#### Fragmento seleccionado

Sobre todo porque gran parte de esa lluvia visual está formada por realidades ficticias: las películas, los anuncios publicitarios, los telefilms… No es de extrañar que las fronteras entre lo documental y lo fingido nos resulten resbaladizas. De manera algo perversa, estamos empezando a valorar más lo artificial que lo verdadero. Ya lo señalaba hace unos años mi querida y admirada Maitena en una de sus páginas cómicas: cuando queremos alabar la belleza de unas rosas, decimos que parecen de plástico; para resaltar la hermosura de un bebé, comentamos que es como de anuncio de televisión; si pretendemos ensalzar un paisaje natural, explicamos que es como de película… Vivimos en la apoteosis de la falsedad. Sólo las fotografías en blanco y negro siguen ofreciente una persistente sensación de autenticidad, porque hoy el mundo visual es en color, y porque el blanco y negro nos remite a un tiempo pasado en el que las imágenes no eran tan preponderantes en nuestra vida.
Por otro lado, entiendo el relativo consuelo que las buenas fotografías nos proporcionan. Al encerrar la realidad, caótica, espantosa, incomprensible e hiriente, en el marco definido de una instantánea, y al otorgarle una perspectiva y una cualidad estética, estamos rescatando y redimiendo con belleza el ciego horror. El arte hace eso, ordena el mundo y le confiere una apariencia de sentido.

########
#### Datos de origen

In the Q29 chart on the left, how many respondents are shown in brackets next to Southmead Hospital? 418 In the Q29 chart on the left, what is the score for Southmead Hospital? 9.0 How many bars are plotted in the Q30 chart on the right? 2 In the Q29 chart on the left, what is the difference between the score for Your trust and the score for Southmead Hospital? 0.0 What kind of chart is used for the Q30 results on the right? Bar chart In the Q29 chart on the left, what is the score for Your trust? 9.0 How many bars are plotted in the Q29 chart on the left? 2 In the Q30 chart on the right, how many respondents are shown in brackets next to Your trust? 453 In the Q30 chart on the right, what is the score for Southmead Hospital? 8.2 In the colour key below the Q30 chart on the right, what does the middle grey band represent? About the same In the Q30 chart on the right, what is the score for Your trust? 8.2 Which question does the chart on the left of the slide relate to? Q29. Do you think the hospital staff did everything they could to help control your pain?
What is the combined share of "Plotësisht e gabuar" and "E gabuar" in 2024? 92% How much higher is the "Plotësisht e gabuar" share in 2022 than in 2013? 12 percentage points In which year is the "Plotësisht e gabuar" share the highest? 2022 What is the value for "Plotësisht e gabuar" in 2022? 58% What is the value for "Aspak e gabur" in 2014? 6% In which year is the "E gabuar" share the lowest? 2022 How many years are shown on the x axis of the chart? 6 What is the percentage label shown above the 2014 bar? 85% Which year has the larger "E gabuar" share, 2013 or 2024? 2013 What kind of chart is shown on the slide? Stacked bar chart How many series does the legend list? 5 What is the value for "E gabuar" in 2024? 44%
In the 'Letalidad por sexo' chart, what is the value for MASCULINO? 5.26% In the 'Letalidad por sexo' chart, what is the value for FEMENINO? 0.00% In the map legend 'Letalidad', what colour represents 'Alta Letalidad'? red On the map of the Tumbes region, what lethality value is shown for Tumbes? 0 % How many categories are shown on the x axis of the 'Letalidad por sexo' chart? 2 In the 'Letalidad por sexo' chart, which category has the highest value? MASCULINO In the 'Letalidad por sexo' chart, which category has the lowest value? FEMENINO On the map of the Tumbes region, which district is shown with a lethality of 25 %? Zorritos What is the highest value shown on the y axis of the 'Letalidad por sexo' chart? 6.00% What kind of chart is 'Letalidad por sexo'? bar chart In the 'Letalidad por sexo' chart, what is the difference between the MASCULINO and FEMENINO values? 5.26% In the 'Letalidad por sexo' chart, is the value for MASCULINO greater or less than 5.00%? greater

########

Continúa el fragmento sobre la fotografía y la autenticidad de las imágenes a partir de su última oración.

Sea como fuere, hay fotos impactantes que cuentan historias muy complejas. A veces me quedo horas contemplando alguna. Como la que salió en EL PAÍS el pasado jueves 30 de junio… Una instantánea de la agencia AFP que mostraba, y reproduzco el pie de foto, a «un grupo de soldados extranjeros abandonando el hotel Intercontinental de Kabul tras participar en la operación contra los talibanes». Era un fotón increíble; fusil en mano, cuatro hombres caminaban hacia el objetivo con ropa militar de asalto, el pecho cruzado de pesados correajes y erizados artilugios bélicos. El único que miraba a cámara era también el único que se había quitado el casco. Un tipo guapo, barbudo, sucio, de pelo largo y pegoteado por el sudor, con unos ojos negros como pozos, conmocionados, un punto enloquecidos, unos ojos sin duda oscurecidos por lo que habían visto. Por un lado de la cara le bajaba un reguero de sangre (¿suya?) y sus dos manos también estaban ensangrentadas: de qué cuerpo sería todo eso. Si te fijabas un poco más, descubrías que uno de los cuatro hombres no llevaba armas ni uniforme, sino ropa normal y un pañuelo árabe al cuello; cubierto con un casco distinto, se tapaba la cara con las manos para que su rostro no fuera capturado por el fotógrafo… Sin duda era un civil afgano que colaboraba con las tropas (¿un guía, un traductor?) y el reconocimiento de sus compatriotas podría significar su muerte… Los otros dos soldados ni se daban cuenta de estar siendo fotografiados: se les veía agotados, sudorosos, acarreando sobre los hombros un peso excesivo, el sucio peso del mundo. La imagen capturaba a la perfección el inevitable salvajismo de la violencia y a una humanidad doliente y desesperada, víctima y verdugo al mismo tiempo. Era una instantánea tan elocuente que parecía el fotograma de una película, como diría Maitena.